§ **Exercise aim**:
Show each line of the entries below that contains the word "position".

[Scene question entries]
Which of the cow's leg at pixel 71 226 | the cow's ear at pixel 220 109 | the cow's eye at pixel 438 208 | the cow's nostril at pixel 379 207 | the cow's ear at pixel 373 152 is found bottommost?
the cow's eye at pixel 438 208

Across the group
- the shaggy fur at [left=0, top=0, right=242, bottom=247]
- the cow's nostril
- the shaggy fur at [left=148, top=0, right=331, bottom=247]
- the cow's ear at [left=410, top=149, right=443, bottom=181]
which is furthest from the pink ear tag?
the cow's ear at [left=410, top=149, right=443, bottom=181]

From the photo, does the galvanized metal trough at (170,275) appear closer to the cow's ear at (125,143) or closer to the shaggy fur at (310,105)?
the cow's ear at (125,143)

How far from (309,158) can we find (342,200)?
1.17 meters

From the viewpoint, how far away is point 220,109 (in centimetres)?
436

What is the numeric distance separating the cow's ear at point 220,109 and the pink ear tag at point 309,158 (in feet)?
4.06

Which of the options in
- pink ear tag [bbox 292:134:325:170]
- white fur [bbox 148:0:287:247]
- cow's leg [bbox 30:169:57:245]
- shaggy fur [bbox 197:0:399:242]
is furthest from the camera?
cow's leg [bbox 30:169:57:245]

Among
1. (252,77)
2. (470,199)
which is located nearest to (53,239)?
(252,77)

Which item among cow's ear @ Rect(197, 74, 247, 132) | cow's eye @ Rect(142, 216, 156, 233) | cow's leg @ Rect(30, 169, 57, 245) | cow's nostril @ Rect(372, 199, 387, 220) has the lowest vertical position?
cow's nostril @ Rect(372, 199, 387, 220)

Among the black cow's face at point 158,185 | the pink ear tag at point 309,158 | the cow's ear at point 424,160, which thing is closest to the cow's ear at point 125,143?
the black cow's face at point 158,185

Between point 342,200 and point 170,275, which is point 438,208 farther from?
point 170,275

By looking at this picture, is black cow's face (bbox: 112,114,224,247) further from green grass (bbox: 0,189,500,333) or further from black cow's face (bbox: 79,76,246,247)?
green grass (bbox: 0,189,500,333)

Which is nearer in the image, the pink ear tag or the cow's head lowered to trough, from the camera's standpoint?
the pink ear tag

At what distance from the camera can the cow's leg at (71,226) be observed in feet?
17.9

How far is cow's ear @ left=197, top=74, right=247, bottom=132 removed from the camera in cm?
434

---

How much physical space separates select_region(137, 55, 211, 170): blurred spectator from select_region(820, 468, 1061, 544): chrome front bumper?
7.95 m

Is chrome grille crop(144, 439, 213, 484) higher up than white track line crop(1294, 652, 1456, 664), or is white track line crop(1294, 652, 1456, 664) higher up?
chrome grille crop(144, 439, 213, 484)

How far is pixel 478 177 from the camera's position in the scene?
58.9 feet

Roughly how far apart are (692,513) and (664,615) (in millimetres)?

§ **Task response**:
Which item among cow's ear @ Rect(197, 74, 247, 132) | cow's eye @ Rect(142, 216, 156, 233) | cow's leg @ Rect(30, 169, 57, 245) | cow's nostril @ Rect(372, 199, 387, 220) has the lowest vertical position?
How far is pixel 478 177 from the camera's position in the scene?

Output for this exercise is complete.